- [Task goal] Show each line of the records in which the word "varied" occurs.

- [The data]

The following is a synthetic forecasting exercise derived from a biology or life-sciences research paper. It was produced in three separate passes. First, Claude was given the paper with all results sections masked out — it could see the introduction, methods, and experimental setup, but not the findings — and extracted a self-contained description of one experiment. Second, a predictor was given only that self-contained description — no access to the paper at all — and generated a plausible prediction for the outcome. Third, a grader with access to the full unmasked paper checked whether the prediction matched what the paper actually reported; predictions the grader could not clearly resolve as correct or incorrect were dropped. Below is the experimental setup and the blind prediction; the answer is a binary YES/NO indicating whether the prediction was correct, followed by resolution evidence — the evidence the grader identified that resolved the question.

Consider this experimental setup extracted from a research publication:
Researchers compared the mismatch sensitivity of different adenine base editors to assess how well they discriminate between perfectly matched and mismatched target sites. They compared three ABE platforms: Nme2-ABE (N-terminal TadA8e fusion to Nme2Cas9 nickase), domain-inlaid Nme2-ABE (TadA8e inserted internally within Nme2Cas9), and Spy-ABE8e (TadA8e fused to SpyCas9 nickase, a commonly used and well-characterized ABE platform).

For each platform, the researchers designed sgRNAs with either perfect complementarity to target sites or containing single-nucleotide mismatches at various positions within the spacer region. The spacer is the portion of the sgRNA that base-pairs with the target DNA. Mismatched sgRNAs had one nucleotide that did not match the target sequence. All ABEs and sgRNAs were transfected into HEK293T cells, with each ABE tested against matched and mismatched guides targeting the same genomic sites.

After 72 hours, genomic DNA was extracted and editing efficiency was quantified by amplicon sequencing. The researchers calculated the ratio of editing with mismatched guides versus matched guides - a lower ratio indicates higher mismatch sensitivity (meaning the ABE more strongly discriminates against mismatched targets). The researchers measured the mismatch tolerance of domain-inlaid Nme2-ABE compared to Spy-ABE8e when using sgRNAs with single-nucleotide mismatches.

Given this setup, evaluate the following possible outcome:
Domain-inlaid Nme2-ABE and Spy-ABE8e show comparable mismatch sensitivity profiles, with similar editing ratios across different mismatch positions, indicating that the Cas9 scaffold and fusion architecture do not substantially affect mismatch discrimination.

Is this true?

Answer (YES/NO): NO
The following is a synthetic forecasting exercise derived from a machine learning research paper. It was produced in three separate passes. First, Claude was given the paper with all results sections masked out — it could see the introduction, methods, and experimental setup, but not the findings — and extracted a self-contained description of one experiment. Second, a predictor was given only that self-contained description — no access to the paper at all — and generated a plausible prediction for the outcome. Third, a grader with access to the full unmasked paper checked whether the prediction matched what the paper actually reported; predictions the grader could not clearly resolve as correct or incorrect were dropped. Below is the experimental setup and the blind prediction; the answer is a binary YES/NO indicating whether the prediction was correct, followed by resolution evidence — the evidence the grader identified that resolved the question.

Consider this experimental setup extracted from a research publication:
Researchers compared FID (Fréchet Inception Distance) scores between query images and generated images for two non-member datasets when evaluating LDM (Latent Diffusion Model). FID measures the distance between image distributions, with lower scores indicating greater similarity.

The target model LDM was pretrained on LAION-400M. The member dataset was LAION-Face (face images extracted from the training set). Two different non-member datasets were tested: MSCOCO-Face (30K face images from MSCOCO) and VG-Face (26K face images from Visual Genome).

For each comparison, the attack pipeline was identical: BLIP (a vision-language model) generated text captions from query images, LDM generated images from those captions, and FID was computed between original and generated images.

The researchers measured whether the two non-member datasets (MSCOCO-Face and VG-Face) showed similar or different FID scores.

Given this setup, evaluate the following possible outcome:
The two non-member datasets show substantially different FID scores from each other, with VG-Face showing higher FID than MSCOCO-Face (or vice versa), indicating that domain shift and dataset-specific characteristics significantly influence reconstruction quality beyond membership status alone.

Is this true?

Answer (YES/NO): NO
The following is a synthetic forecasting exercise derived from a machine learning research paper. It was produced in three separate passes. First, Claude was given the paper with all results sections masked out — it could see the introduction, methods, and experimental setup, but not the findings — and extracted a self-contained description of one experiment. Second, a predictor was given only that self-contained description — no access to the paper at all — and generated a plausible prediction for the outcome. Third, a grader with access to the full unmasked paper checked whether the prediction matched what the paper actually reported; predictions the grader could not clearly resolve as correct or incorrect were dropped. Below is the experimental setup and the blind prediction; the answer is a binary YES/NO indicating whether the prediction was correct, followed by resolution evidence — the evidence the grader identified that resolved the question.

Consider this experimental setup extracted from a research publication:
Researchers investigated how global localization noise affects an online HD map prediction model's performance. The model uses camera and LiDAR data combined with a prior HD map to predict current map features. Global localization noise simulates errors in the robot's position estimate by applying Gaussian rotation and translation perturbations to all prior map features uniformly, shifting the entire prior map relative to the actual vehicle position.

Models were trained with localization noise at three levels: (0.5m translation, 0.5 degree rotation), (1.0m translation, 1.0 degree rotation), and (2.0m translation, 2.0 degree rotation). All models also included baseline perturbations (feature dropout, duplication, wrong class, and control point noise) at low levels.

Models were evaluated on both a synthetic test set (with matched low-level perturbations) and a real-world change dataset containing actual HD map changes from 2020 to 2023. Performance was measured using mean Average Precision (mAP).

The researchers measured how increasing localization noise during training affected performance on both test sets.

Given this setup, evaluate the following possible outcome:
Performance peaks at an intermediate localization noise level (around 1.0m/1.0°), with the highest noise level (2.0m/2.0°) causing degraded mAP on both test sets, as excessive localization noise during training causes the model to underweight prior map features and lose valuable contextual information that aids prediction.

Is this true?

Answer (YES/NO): NO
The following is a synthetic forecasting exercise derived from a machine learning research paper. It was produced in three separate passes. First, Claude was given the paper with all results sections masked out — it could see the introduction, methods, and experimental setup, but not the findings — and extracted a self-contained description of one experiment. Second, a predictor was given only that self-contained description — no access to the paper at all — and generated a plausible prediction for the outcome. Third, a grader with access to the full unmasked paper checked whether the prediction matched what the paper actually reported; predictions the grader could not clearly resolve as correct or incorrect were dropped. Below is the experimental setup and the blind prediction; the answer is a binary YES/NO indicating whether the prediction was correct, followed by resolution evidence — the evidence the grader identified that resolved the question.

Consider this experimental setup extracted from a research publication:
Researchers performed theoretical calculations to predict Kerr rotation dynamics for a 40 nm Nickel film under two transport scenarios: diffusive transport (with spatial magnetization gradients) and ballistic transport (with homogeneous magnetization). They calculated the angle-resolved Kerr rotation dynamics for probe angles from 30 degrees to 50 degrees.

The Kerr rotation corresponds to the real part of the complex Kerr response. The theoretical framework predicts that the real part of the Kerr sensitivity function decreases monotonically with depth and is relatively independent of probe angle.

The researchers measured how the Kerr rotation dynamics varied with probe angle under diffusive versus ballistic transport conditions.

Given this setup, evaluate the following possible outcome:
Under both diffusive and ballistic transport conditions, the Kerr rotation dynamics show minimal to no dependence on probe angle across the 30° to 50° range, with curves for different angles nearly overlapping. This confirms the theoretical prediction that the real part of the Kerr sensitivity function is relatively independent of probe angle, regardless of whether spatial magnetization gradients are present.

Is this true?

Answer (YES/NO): YES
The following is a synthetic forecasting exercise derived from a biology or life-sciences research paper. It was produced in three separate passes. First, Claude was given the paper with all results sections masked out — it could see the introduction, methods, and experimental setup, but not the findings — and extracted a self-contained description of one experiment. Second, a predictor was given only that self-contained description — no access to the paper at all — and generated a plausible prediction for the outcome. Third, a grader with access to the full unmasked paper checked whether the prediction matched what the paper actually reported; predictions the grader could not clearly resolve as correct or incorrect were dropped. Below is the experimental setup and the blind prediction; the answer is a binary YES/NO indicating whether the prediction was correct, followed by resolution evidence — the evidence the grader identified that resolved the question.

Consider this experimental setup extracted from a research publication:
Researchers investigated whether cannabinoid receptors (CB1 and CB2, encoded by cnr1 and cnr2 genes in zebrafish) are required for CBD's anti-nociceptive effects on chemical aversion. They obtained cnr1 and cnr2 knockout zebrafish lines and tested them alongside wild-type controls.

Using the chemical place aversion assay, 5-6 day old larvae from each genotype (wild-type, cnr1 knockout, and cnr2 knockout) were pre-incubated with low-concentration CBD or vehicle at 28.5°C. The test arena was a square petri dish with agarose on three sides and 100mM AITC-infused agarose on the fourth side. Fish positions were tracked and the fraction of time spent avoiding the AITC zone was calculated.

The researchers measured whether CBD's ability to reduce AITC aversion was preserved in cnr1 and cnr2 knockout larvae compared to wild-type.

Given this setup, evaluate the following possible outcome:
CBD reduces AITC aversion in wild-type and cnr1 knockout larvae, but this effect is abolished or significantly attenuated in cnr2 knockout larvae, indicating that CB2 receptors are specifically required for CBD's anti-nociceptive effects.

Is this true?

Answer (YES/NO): NO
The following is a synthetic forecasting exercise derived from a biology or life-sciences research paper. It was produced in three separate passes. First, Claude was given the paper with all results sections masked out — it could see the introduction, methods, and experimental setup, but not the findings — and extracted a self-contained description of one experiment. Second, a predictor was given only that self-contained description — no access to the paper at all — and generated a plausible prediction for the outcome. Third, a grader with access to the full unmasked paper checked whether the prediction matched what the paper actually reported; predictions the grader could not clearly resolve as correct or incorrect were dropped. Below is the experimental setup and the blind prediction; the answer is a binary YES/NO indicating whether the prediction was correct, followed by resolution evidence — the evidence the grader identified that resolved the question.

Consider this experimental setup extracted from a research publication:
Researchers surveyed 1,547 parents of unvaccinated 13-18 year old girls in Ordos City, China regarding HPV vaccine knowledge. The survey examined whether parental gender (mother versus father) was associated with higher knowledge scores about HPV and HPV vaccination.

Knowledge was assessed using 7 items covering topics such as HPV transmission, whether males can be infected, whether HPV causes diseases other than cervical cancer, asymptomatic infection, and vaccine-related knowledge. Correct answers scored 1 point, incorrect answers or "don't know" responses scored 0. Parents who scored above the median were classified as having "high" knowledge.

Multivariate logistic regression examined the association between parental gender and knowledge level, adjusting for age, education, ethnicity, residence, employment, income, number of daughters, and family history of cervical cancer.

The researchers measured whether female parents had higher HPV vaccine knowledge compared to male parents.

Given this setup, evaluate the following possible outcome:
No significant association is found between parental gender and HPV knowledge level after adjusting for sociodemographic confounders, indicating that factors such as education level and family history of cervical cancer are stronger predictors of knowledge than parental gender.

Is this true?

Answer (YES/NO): NO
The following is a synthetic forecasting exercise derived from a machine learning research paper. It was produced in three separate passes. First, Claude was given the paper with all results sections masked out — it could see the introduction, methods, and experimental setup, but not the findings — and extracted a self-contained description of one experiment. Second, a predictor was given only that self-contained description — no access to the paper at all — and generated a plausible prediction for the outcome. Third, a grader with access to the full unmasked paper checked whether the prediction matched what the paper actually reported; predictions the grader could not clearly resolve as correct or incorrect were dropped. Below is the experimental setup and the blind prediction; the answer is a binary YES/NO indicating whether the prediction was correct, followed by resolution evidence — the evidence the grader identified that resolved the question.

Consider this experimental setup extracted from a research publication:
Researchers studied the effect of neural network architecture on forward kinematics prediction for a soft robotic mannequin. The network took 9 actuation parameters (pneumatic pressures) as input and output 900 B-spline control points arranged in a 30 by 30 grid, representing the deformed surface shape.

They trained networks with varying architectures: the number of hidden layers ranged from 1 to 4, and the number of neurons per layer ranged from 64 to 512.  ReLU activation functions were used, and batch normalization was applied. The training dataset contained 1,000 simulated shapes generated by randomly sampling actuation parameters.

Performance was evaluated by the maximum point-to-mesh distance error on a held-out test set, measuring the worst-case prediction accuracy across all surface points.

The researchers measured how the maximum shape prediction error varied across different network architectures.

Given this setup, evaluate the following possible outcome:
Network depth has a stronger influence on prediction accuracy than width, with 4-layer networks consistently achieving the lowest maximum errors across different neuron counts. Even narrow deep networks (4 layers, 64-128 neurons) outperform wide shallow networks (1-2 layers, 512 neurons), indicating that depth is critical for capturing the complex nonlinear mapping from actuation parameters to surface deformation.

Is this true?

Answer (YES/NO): NO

- [Written solution]
The researchers measured how the Kerr rotation dynamics varied with probe angle under diffusive versus ballistic transport conditions.
The researchers measured how the maximum shape prediction error varied across different network architectures.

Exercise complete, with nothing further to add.